BEKERJA DAN BERBAKTI UNTUK KEMAJUAN KTI

Guru Sekolah Dasar Masih Tertinggal

Guru Sekolah Dasar Masih Tertinggal
Masalah Mendasar Belum Diselesaikan

JAKARTA, KOMPAS — Pendidikan dasar sembilan tahun yang berkualitas menjadi tantangan berat untuk diwujudkan pemerintah. Sampai saat ini, masih banyak guru SD yang belum memenuhi kualifikasi pendidikan D-IV/S-1. Sebanyak 36 persen dari total 1,6 juta guru SD berpendidikan diploma tiga ke bawah.

Bahkan, terdapat lebih dari 260.000 guru SD yang lulusan setara SMA atau di bawahnya. Lainnya, sekitar 320.000 guru, masih berkualifikasi diploma I, II, dan III. Di jenjang SMP juga masih ada guru yang pendidikannya SMA ke bawah. Jumlahnya lebih dari 22.000 guru.

Selain soal pendidikan guru yang belum sesuai kualifikasi, program pengembangan diri serta pendidikan dan pelatihan (diklat) guru pun terbatas. Saat ini, memang guru gencar dididik dan dilatih, tetapi itu karena terkait perubahan kurikulum.

Sekretaris Jenderal Federasi Serikat Guru Indonesia Retno Listyarti mengatakan, guru yang merupakan salah satu penentu keberhasilan pendidikan masih belum dibantu di bidang pengembangan diri, pendidikan, dan pelatihannya. Para guru sering kali tertinggal karena minimnya kesempatan mendapatkan pendidikan dan pelatihan berkelanjutan dari pemerintah.

”Persoalan guru belum pernah diselesaikan secara mendasar, termasuk memperbaiki lembaga pendidikan penghasil guru,” kata Retno, di Jakarta, Jumat (29/8).
Sulit lanjut

Lilis Suryani (45), guru SDN 2 Balian Pemekaran di Kecamatan Mesuji Raya, Kabupaten Ogan Komering Ilir, Sumatera Selatan, mengatakan, dirinya hanya tamat SMA. Dia menjadi guru karena saat itu anak-anak di perkebunan banyak yang tidak sekolah.

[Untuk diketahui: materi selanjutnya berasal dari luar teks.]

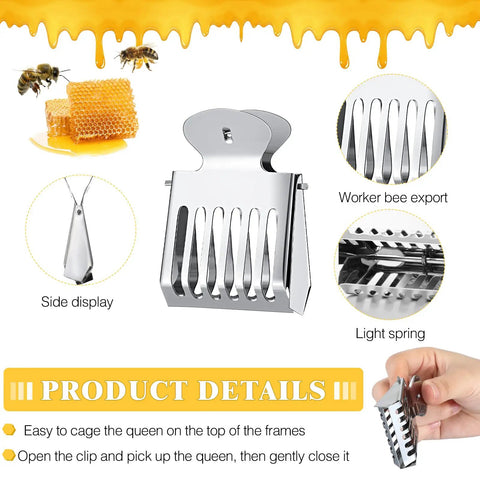 Close-up of a bee cage tool from Beekeeping Queen Bee Marker Kit Pro Pack With 1 Marking Bottle 5 Color Markers 50 Beekeeping Platforms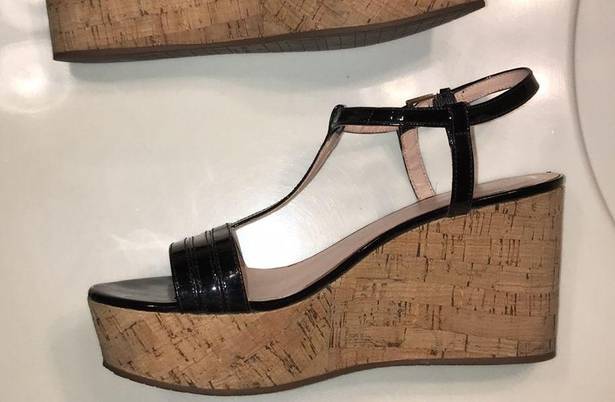 Kate Spade  Women’s Tallinn Black Patent Leather Cork Wedge Sandal Heels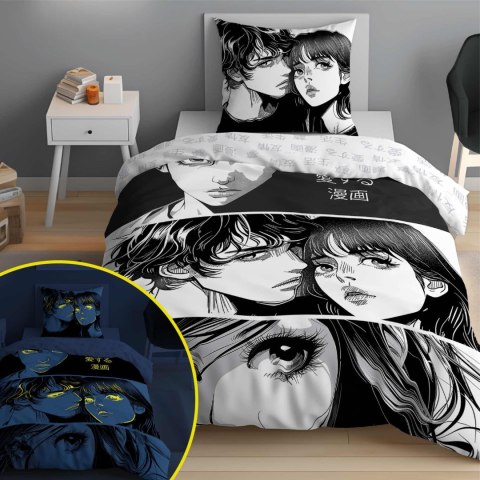 Pościel świecąca w ciemności 140x200 Anime Boy Girl czarna biała 5207 A Fluo 40 Pościel świecąca w ciemności 140x200 Anime Boy Girl czarna biała 5207 A Fluo 40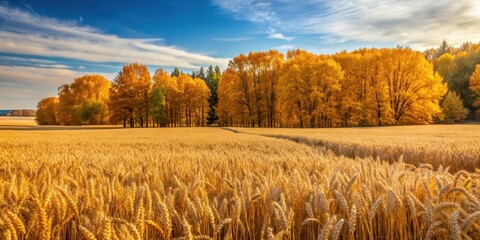 field with wheat and trees in autumn, harvest season, golden light, rural landscape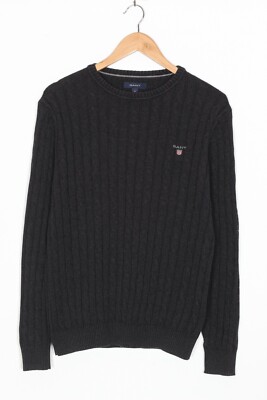 Pull Homme Gris Col Rond, Manches Longues, Coton, Taille M – Blue Harbour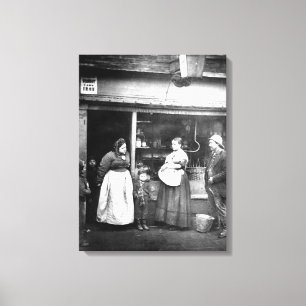 Street scene in Victoriaans Londen Canvas Afdruk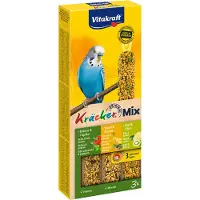 Vitakraft Kräcker Mix: plátano, kiwi y pimienta. Golosinas para periquitos. Pack de 3 unidades.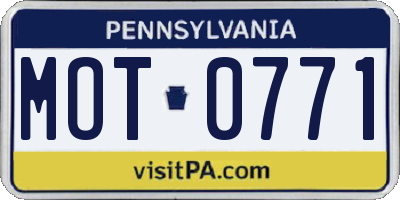 PA license plate MOT0771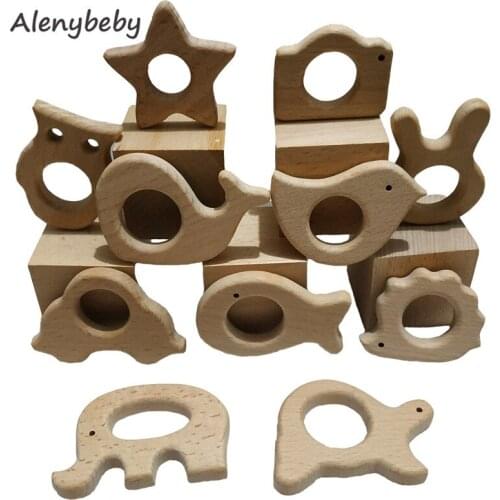 Baby Teething Toys 11pc Wooden Teether Montessori Toys Wood Teether Rings Organic Infant Teether Handmade Pendant Shower Gift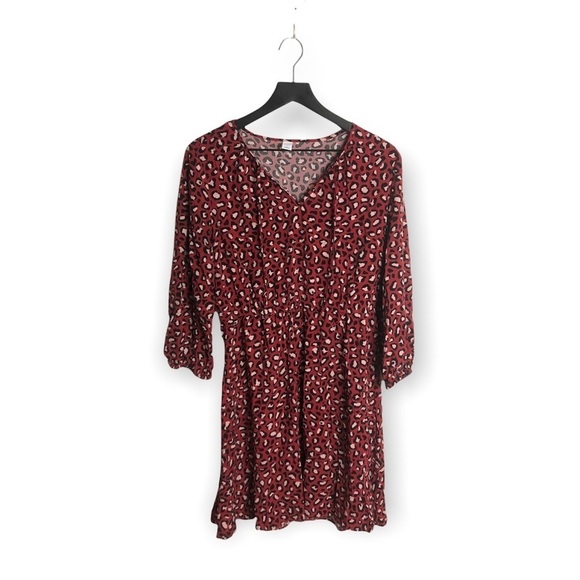 Old Navy Womens Tie Neck Dress large Red Leopard Print - Picture 3 of 3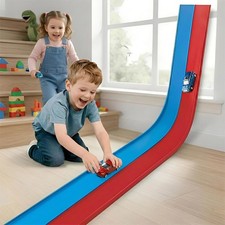 15 Ft Flexible Race Track for Kids 3 , Certified Safe Flex Race Car Ramp with Tw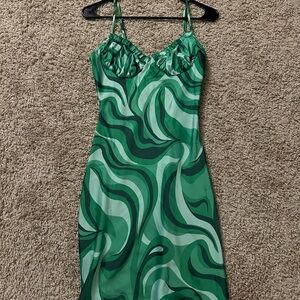 PACSUN LA HEARTS SATIN MIDI DRESS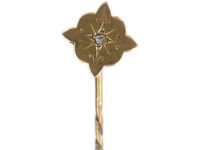 Victorian 15ct Gold & Rose Diamond Shaped Edge Tie Pin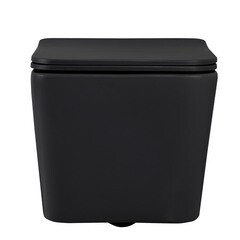 Унитаз подвесной Abber Rechteck безободковый черный с сиденьем дюропласт микролифт (AC1201MB) - фото 5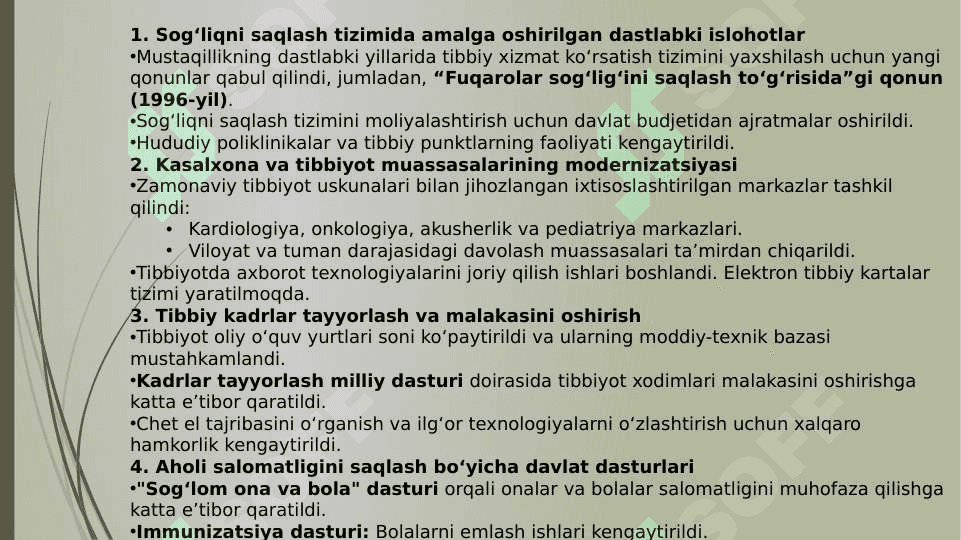 Mustaqillik yillarida o’zbekistonda sog’liqni  saqlash sohasining rivojlanishi 3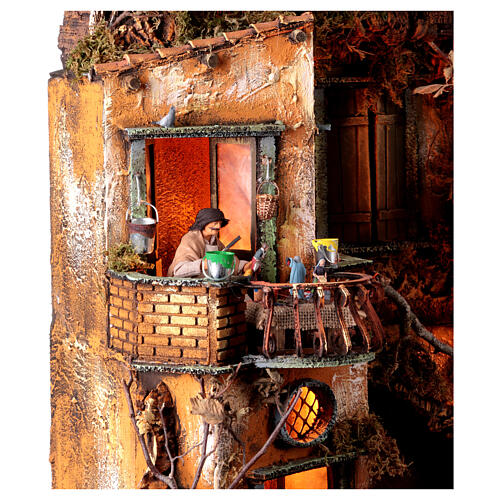 Ambientazione 110x80x60 cm borgo presepe napoletano Natività statuine 13 cm 11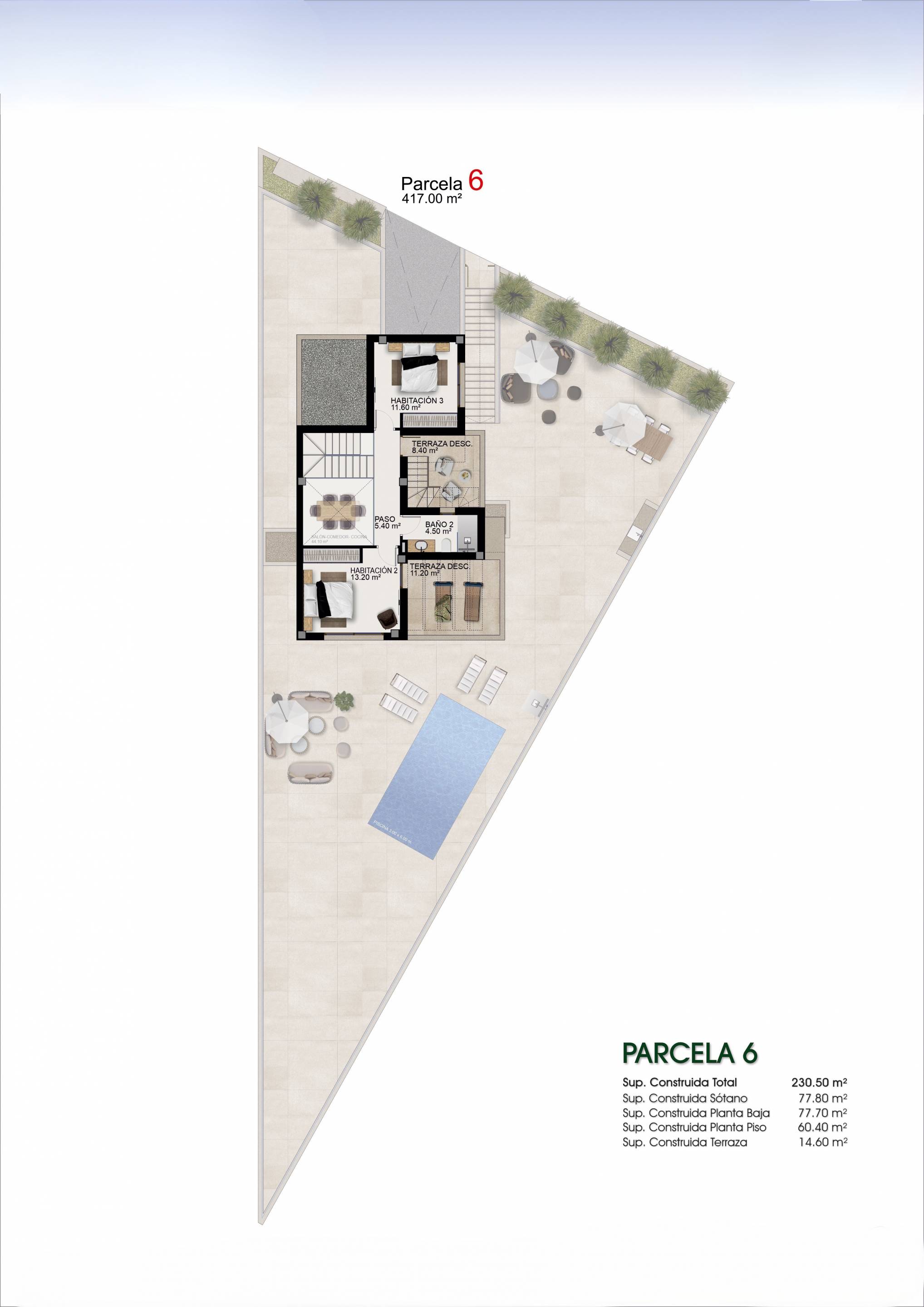 Site plan showing 417m2 plot boundary and orientation of new-build villa in Centro de la Ciudad Quesada, Rojales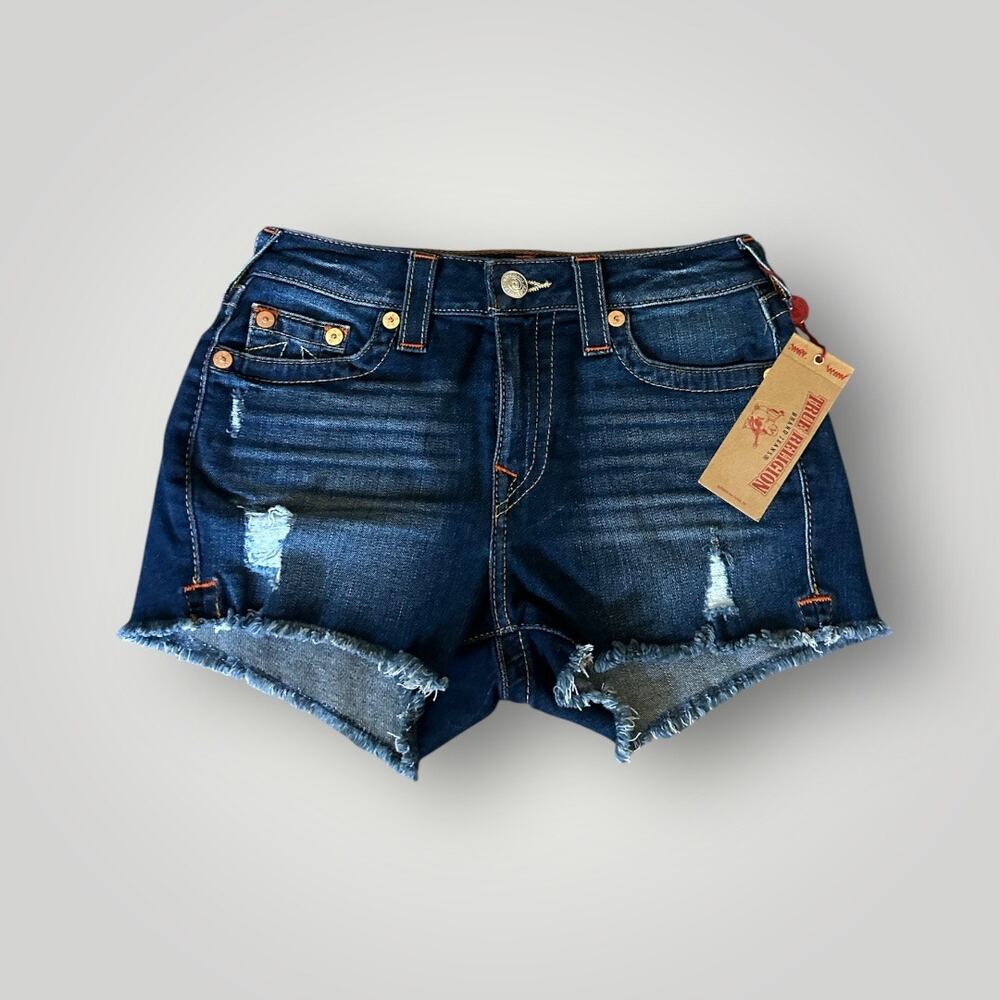 True Religion High Waist Cut Off Denim Shorts size 26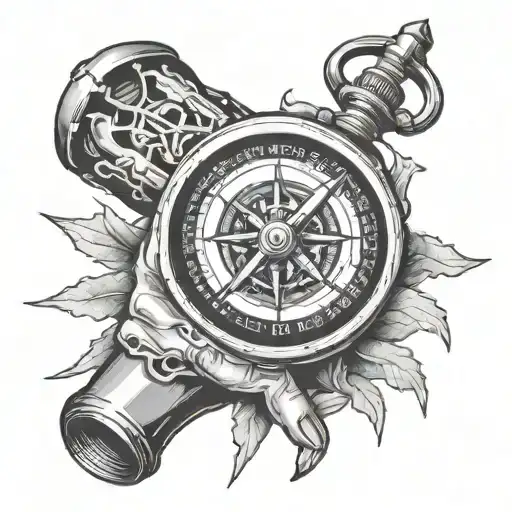 Skeleton Hand Holding A Compass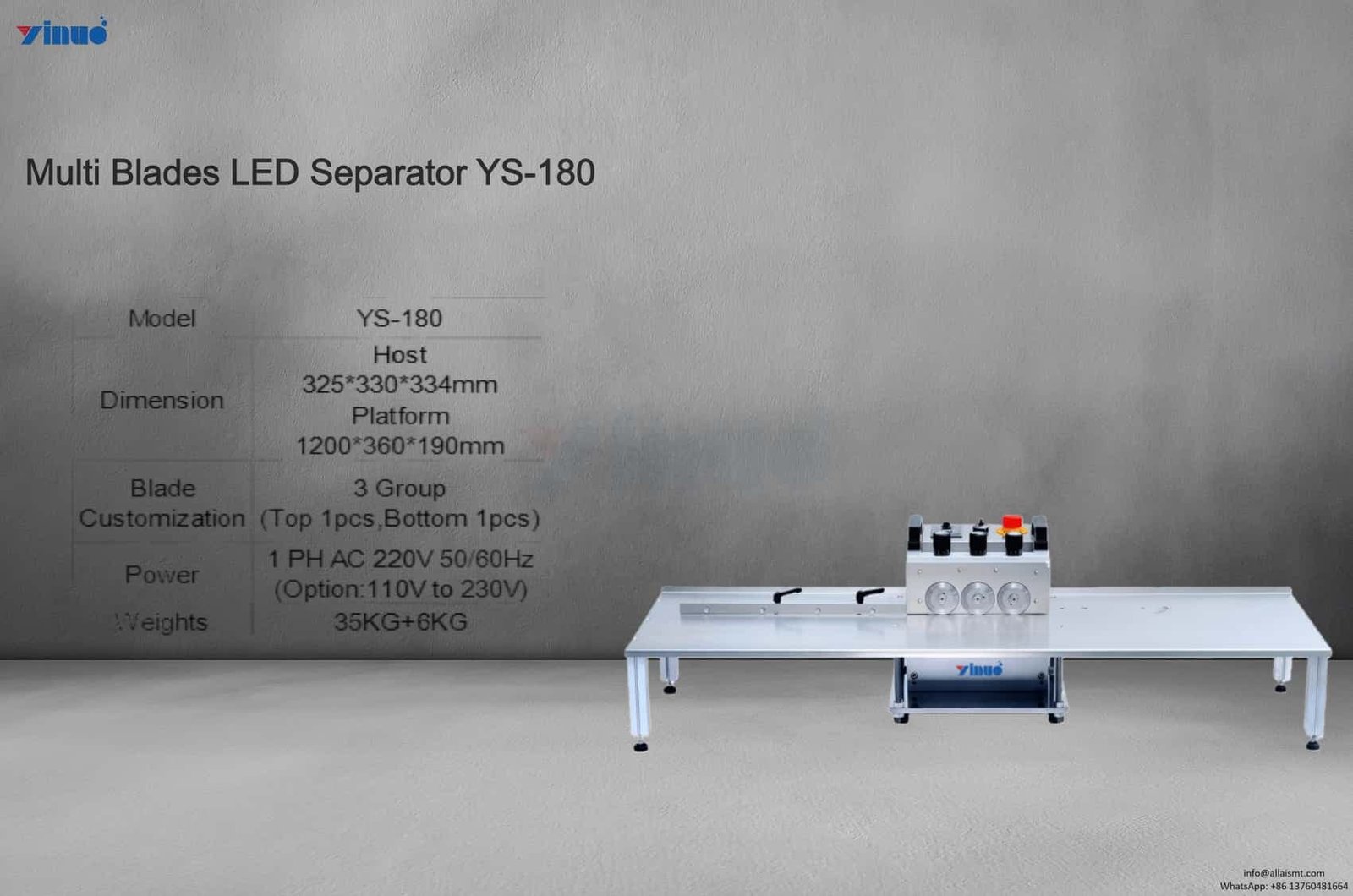 Multi Blades LED Separator YS-180 – Fast, Safe, and Reliable Depaneling ...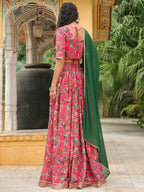 Janasya Pink Georgette Floral Lehenga Choli Dupatta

Akan tetapi, bagi Lilis, tidak mudah untuk melanjutkan pendidikannya karena lokasi yang jauh dan tuntutan untuk mengutamakan biaya sekolah anak-anak.

”Kemampuan mengajar saya memang terbatas karena tidak punya ilmu. Pelatihan untuk guru di daerah pedalaman jarang. Tetapi, sejak ada pelatihan bagi guru dari pihak swasta, saya merasa terbantu, terutama untuk mengembangkan kreativitas pembelajaran,” tutur Lilis.
Obyek, bukan subyek

Pendiri dan Ketua Masyarakat Pendidikan Sejati Gede Raka mengatakan, diklat bagi guru sering kali dengan pendekatan guru sebagai obyek, bukan subyek. Akibatnya, tidak terjadi perubahan dalam diri guru karena belum mampu mengubah paradigma guru untuk menjadi pendidik yang lebih baik.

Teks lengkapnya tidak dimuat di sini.